Maroon Madness Returns

By David Gomez Jr. 

Published Wednesday, Nov. 17, 2021

Maroon Madness brought the return of food, fun and competition to TAMIU after two years since the 2019 offering. 

The Texas A&M International University Kinesiology, Wellness and Recreation Center again housed one of TAMIU’s biggest annual events.

Before the start of basketball season, the event takes the form of a pep rally to bring an escape after midterms.

Kicked off at 4:30 p.m. by the Spooky Fest, food and games occurred on the lawn in front of the building before the doors opened at 6:30 p.m. Thursday, Oct. 28.

The crowd reaches for swag.
David Gomez Jr. | Bridge
A crowd of students compete for a free Dustdevils baseball cap during Maroon Madness on Thursday, Oct. 28, in the TAMIU gymnasium.

At the door, T-shirts and raffle tickets reached the hands of attendees who could win prizes, such as a flat screen TV, gaming console and Beats headphones.

More than 380 people attended inside the gymnasium. Due to COVID-19 measures, people were turned away at the doors once they reached capacity.

Cheerleading and dance teams took center court and displayed a variety of moves, gymnastics and aerial maneuvers.

Griz and Dusty
David Gomez Jr. | Bridge
Athletics Director Griz Zimmerman, left, competes against Dusty in a dance off during Maroon Madness on Thursday, Oct. 28, in the TAMIU gymnasium.

Dancer and incoming freshman Sofia Marie Reyes, felt alive during its resurgence. 

“I’m excited that I performed with my team,” Reyes said. “[I] liked that the crowd was having fun, it was all in the moment and I appreciate everyone who came.”

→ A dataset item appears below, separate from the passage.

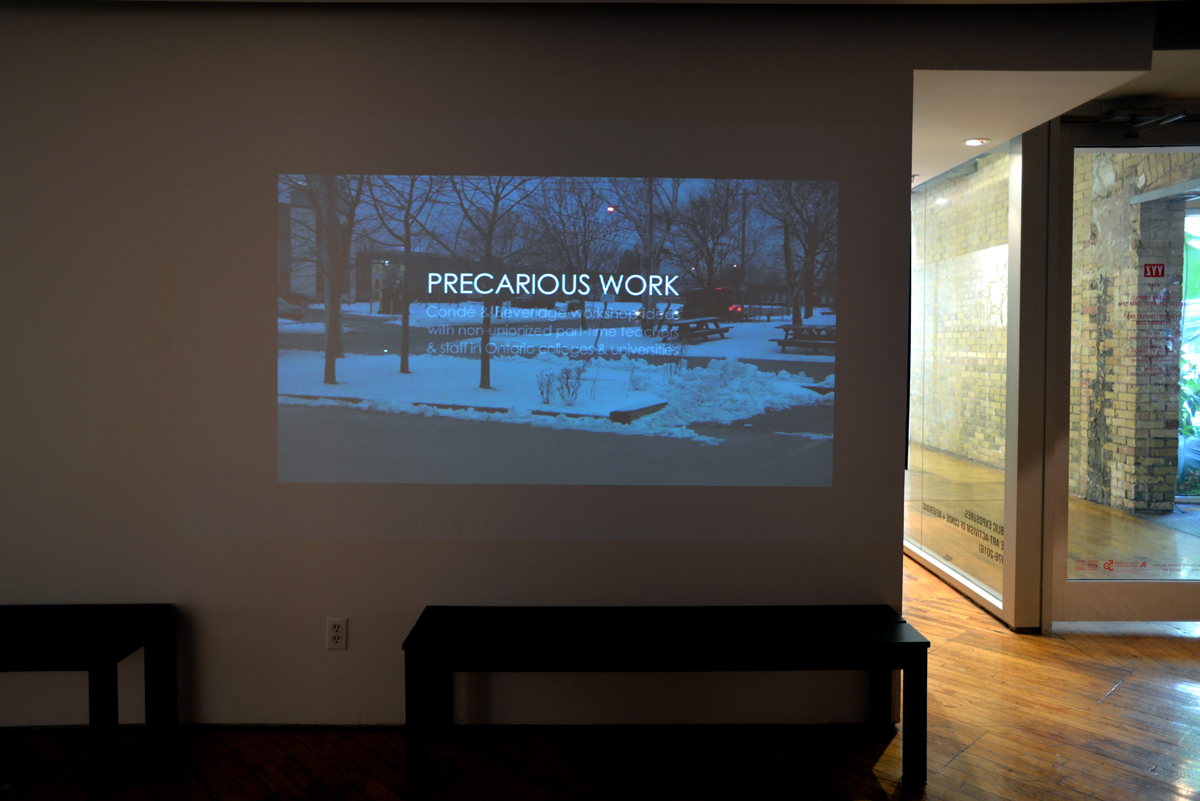 Conde and Beveridge: Projections of Cond and Beveridge's work.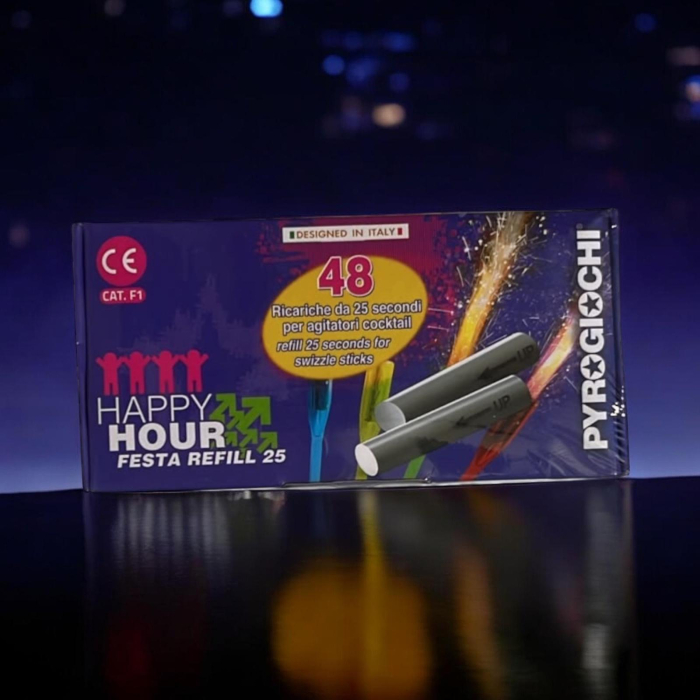 Artificii pentru pentru cocktail cu fântâni – Happy Hour Festa [2]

For what she says is hopefully her final year at the event, senior dancer Aurora Chapa returned after two years away from the spectacle.

Women's basketball team
David Gomez Jr. | Bridge
Wing Milinda Arguellez wears as Spider-Man mask during Maroon Madness on Thursday, Oct. 28, in the TAMIU gymnasium. Also pictured, from left, are: guard Vanessa Herrera, wing Madison Ansari, guard Kayla Presley and wing Sophia Haberer.

“It’s nice to see, and perform, for the University after two years and being able to share my passion and devotion with the hobby I’ve been doing my entire life,” Chapa said.

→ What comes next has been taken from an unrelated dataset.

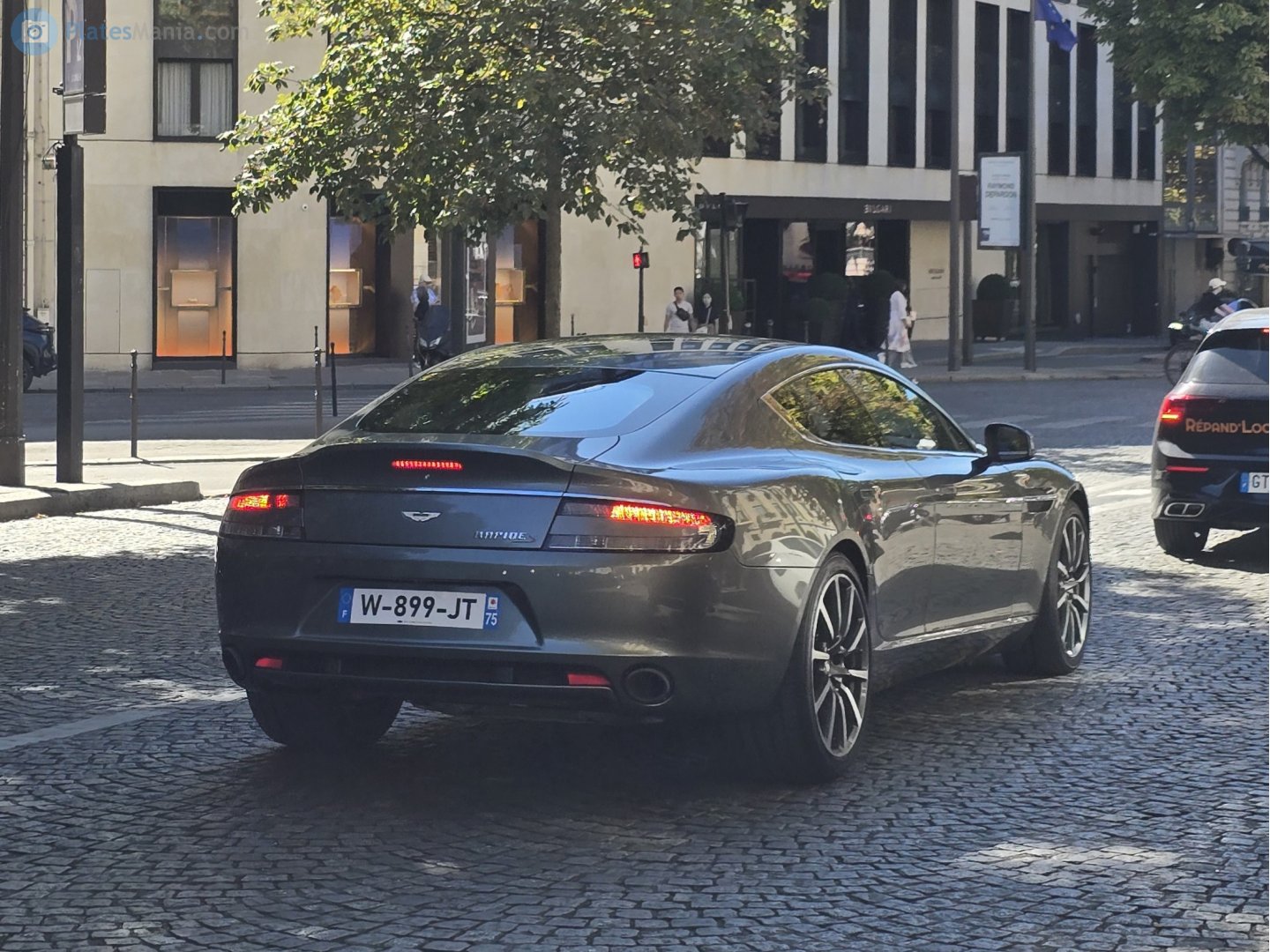 W-899-JT, Aston Martin Rapide 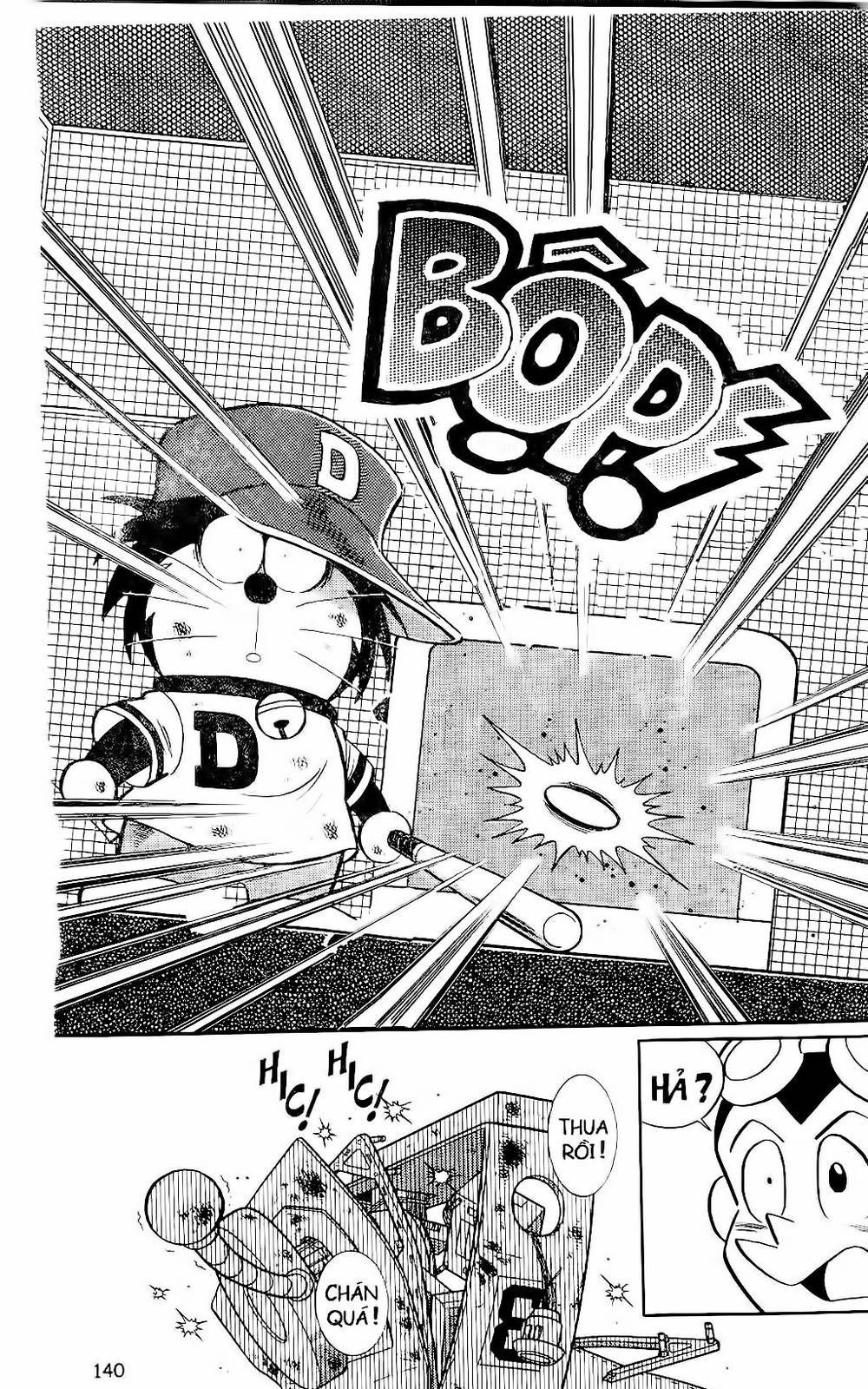 Doraemon Bóng Chày Chapter 62 - 35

Dance battles, 3-point shootouts and plenty of cap and T-shirt tossing kept the atmosphere alive.

What usually takes place for the free tuition, a half-court shot among the raffle ticket competitors, this year turned to disbelief in what game they played. Made popular again by Netflix’s original series “Squid Games”—red light, green light.

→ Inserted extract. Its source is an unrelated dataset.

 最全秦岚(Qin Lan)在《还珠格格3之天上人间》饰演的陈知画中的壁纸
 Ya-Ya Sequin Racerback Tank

President Arenaz presents a trophy to women's basketball
David Gomez Jr. | Bridge
TAMIU President Pablo Arenaz, right, helps wing Eva Langton hold the 2021 Lone Star Confrence Women’s Basketball South Division Champion trophy during Maroon Madness on Thursday, Oct. 28, in the TAMIU gymnasium.

Competitor after competitor moved ever so slightly enough to be disqualified. Until one of them finally made his way from one side of the court to the opposite side’s free-throw line. 

Free tuition winner!
David Gomez Jr. | Bridge
Juan Manuel Gonzalez gives a thumb up after winning the free-tuition contest during Maroon Madness on Thursday, Oct. 28, in the TAMIU gymnasium.

The winner of this year’s free tuition competition has plans for next semester already.

“Muy, muy feliz de verdad,” Juan Manuel Gonzalez said in Spanish. He added in English, “I’m very happy!”

He plans to buy a car with the money he’ll save next semester.